:: Data to use ::
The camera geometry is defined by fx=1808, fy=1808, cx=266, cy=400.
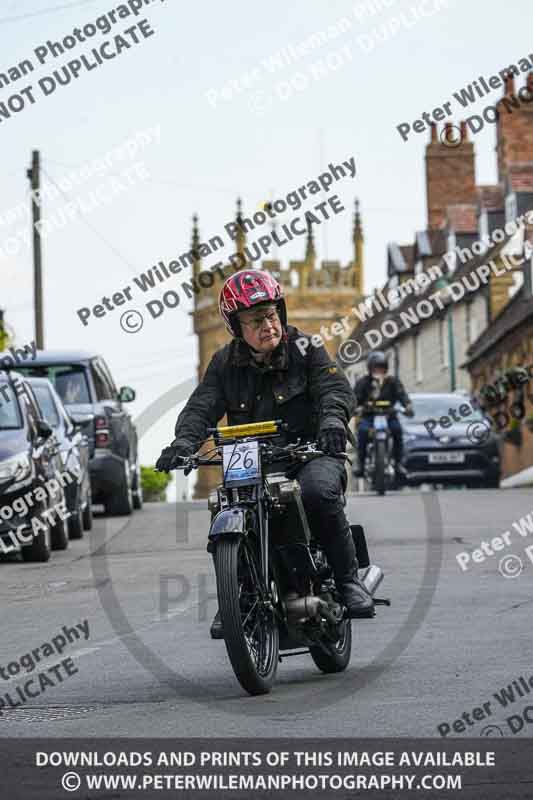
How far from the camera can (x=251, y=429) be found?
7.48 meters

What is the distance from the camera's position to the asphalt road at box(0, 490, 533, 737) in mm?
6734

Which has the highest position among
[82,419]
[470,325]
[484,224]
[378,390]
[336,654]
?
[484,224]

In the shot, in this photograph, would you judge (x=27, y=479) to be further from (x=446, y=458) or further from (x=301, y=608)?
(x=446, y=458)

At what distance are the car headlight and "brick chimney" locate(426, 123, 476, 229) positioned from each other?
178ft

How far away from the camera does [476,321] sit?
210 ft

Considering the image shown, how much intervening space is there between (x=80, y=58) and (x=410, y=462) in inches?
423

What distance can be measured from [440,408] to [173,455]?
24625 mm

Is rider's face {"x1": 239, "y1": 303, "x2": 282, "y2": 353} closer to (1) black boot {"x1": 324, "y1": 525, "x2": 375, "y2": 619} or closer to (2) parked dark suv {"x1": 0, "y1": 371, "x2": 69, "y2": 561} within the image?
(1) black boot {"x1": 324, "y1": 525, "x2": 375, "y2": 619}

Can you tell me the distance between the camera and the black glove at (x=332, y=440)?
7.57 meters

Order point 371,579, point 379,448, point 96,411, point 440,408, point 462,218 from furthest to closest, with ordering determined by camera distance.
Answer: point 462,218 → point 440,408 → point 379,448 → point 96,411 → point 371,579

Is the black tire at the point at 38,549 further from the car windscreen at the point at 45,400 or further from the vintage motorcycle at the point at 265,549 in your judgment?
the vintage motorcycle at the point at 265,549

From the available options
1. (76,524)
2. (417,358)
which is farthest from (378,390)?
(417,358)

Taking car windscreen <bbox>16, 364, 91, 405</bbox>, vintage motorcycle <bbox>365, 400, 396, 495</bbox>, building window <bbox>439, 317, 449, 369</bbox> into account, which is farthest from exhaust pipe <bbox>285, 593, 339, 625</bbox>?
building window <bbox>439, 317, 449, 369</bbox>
:::
:: Data to use ::
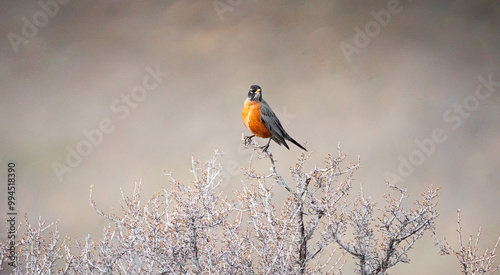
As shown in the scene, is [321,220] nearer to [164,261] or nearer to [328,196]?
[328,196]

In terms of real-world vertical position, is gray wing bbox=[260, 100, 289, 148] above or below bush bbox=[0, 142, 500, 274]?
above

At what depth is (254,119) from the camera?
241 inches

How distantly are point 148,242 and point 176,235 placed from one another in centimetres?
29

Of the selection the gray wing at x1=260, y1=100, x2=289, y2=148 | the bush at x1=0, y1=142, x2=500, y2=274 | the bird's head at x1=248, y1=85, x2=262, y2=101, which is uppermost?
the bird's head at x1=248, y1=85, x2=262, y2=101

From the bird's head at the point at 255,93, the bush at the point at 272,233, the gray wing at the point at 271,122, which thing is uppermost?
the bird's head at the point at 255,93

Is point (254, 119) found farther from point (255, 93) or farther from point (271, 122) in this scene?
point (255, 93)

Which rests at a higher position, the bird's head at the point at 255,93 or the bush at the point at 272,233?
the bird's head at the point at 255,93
:::
:: Data to use ::
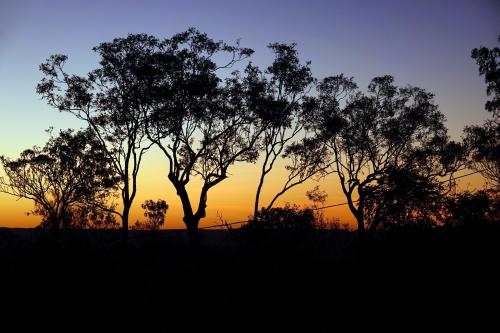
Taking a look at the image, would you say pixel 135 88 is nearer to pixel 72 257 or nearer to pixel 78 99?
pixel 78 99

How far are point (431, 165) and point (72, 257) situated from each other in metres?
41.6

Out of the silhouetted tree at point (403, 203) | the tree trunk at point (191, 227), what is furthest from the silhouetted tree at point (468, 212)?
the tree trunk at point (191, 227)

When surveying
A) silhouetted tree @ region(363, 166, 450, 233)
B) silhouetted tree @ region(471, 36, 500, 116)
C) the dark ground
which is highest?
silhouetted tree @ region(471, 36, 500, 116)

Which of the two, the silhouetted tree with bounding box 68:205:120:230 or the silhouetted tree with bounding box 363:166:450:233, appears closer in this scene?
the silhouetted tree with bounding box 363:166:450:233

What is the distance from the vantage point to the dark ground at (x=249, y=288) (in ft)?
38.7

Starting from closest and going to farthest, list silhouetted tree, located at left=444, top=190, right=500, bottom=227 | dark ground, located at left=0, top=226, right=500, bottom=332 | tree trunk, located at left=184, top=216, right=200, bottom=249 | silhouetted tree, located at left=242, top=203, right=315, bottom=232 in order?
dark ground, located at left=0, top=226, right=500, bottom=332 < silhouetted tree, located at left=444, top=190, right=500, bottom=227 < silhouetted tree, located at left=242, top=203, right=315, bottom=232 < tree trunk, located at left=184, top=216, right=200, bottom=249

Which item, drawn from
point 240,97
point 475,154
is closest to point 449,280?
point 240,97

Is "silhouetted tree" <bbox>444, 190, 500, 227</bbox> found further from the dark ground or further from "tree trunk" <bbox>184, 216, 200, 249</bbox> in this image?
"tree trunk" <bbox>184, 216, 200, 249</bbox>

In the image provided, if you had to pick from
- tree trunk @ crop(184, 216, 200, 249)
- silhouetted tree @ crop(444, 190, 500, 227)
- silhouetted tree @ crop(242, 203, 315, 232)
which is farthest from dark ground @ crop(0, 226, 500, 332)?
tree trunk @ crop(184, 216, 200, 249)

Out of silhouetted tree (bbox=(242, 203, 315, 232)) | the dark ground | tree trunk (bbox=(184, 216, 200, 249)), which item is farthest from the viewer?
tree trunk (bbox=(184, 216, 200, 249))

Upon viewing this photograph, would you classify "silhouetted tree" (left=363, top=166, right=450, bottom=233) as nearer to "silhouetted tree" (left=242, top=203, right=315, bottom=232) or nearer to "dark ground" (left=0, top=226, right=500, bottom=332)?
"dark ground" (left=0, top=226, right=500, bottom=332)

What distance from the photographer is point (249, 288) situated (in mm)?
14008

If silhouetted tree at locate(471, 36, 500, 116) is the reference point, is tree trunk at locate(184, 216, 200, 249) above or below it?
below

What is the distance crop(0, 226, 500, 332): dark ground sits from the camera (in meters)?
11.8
:::
◆ Directions for this task:
Reproduce verbatim every line from the one containing "Can you tell" through the one containing "Answer: point 462,218", including both of those lines.

◆ Task solution:
Can you tell me the distance between the camera and the black glove at (x=332, y=440)?
7.57 meters

Order point 371,579, point 379,448, point 96,411, point 440,408, point 462,218 from furthest to closest, with ordering determined by camera distance.
Answer: point 462,218 → point 440,408 → point 379,448 → point 96,411 → point 371,579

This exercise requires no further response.